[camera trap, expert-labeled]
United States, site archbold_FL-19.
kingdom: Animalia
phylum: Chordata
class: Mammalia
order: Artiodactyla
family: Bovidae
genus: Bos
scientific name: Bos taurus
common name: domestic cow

══════════

EXERCISE BRIEF: Would you please repeat the whole listing exactly as it is?

RESULT OF THIS TASK:
[camera trap, expert-labeled]
United States, site archbold_FL-19.
kingdom: Animalia
phylum: Chordata
class: Mammalia
order: Artiodactyla
family: Bovidae
genus: Bos
scientific name: Bos taurus
common name: domestic cow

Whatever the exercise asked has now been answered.